High-impact technology: “We often get feedback that shows how a lot of people feel more plugged-in when they put on the VR headset, more alert than in real life,” says Anthony Batt.

This was the very effect that brought Wevr to the attention of Deepak Chopra, the well-known meditation guru on the West Coast. After just one minute, he took the VR headset off and had exactly four words to say: “That is the answer!,” as Batt recalls. “He was convinced that everyone could be persuaded of the benefits of meditation with the help of VR.” Wevr created a film for Chopra that makes it easier for viewers to slip into a meditative state and push aside the demands of daily life. Batt sees this as a major step forward for the human psyche. “We have enormous energy and power inside us. And these are unleashed when we concentrate. Technology can help us do that.”

Needless to say, Wevr’s activities and the imminent VR revolution have not escaped the attention of the company’s Hollywood neighbors. Wevr has already participated in a number of collaborations. Working in partnership with Iron Man director and Avengers producer Jon Favreau, the startup developed Gnomes & Goblins. This is not so much a movie as it is an accessible world in which users can feed nuts and fruit to its diminutive fantastical creatures. It’s a cute alternative to the menacing whale from theBlu.
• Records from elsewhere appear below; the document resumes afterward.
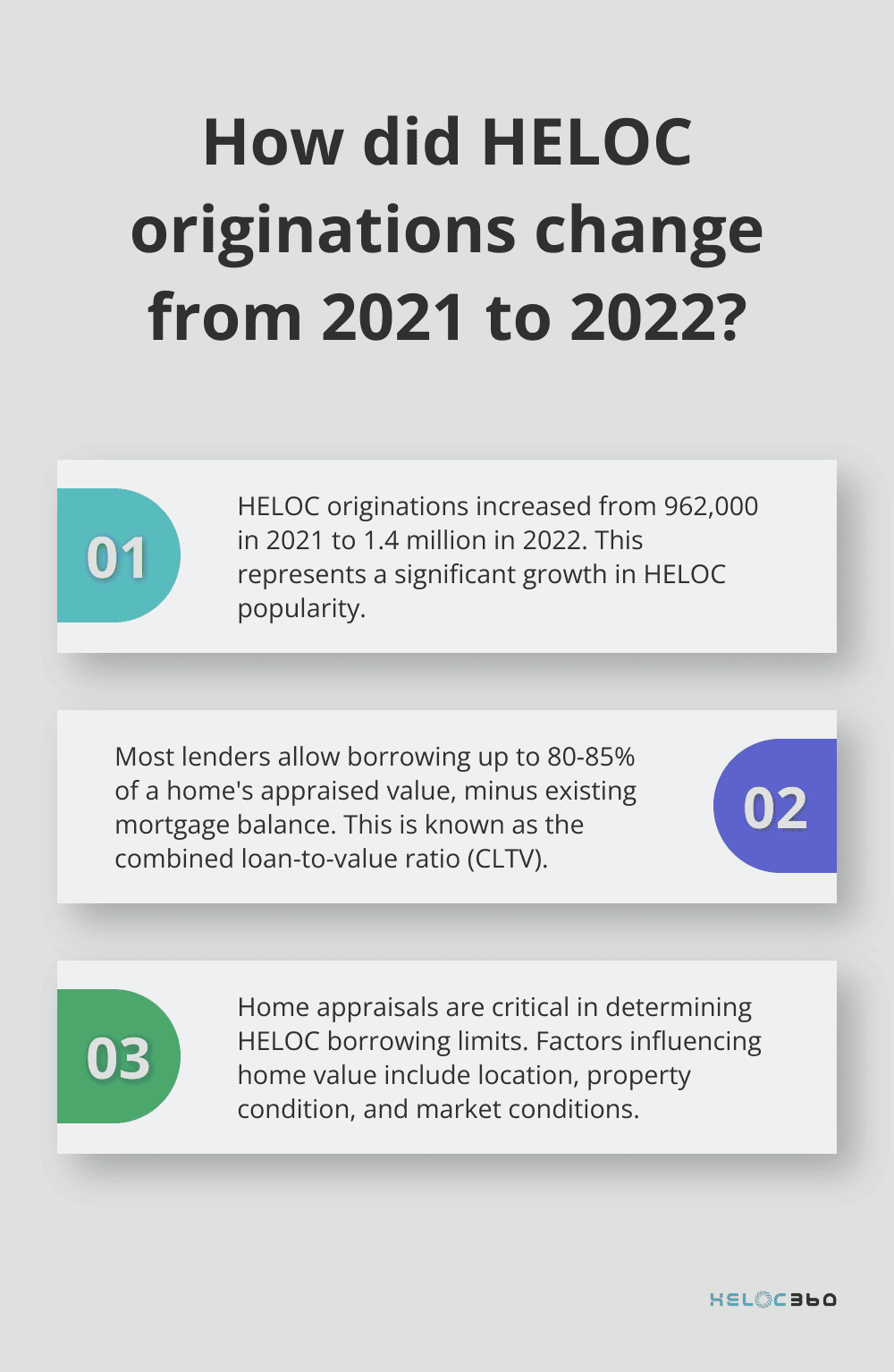 How did HELOC originations change from 2021 to 2022?

01

HELOC originations increased from 962,000 in 2021 to 1.4 million in 2022. This represents a significant growth in HELOC popularity.

Most lenders allow borrowing up to 80-85% of a home's appraised value, minus existing mortgage balance. This is known as the combined loan-to-value ratio (CLTV).

02

03

Home appraisals are critical in determining HELOC borrowing limits. Factors influencing home value include location, property condition, and market conditions.

HELOC360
However, integrating VR into the world of Hollywood will be anything but a simple task. “You need a brand new type of training for VR, which has nothing to do with traditional filmmaking. Imagine you’re a radio producer and have to learn how to make movies. That’s how big the difference is,” says Batt. But Hollywood is certainly doing its best, as the new world of VR is just too enticing. According to his own account, Steven Spielberg felt like a big kid when he put on the VR headset, and he is now working on his first VR project. As Batt sees it, the movie industry has no choice but to get involved.

“Whenever an industry comes under intense pressure because of an innovation, something new comes out of it. It’s been a similar story in recent years with television – the internet, Amazon and Netflix came along and TV suddenly became a whole lot better. ‘No pressure, no diamonds’ as they say!” Spiteri is particularly mindful of the consumer, for whom there will be no going back at some point. “It’s like what happened with the wheel – once it had been invented, nobody wanted to do without it.”

The people at Wevr understand the reciprocal effect between technologies, and that VR could even lead to the rediscovery of the analog world. “We live in a digital world but, at the same time, we love the farm-to-table movement, i.e., buying and eating food that is harvested locally. That’s actually pre-global,” says Batt, who scribbles his drawings for the next groundbreaking VR ideas in a small notebook, rather than on a tablet. It’s certainly very comforting to know that the ambassadors of virtual reality aren’t losing themselves in it and are, instead, discovering anew the virtues of the real world through their work. It could point ahead to the sort of future where this technology is part of everyday life and where people enjoy the virtual reality experience – but it also inspires them to live their real, analog, daily lives more consciously and in a more fulfilling way.

The objective being pursued by Wevr with its VR worlds is not simply to establish new forms of storytelling, but to give users the feeling that they are living in the moment.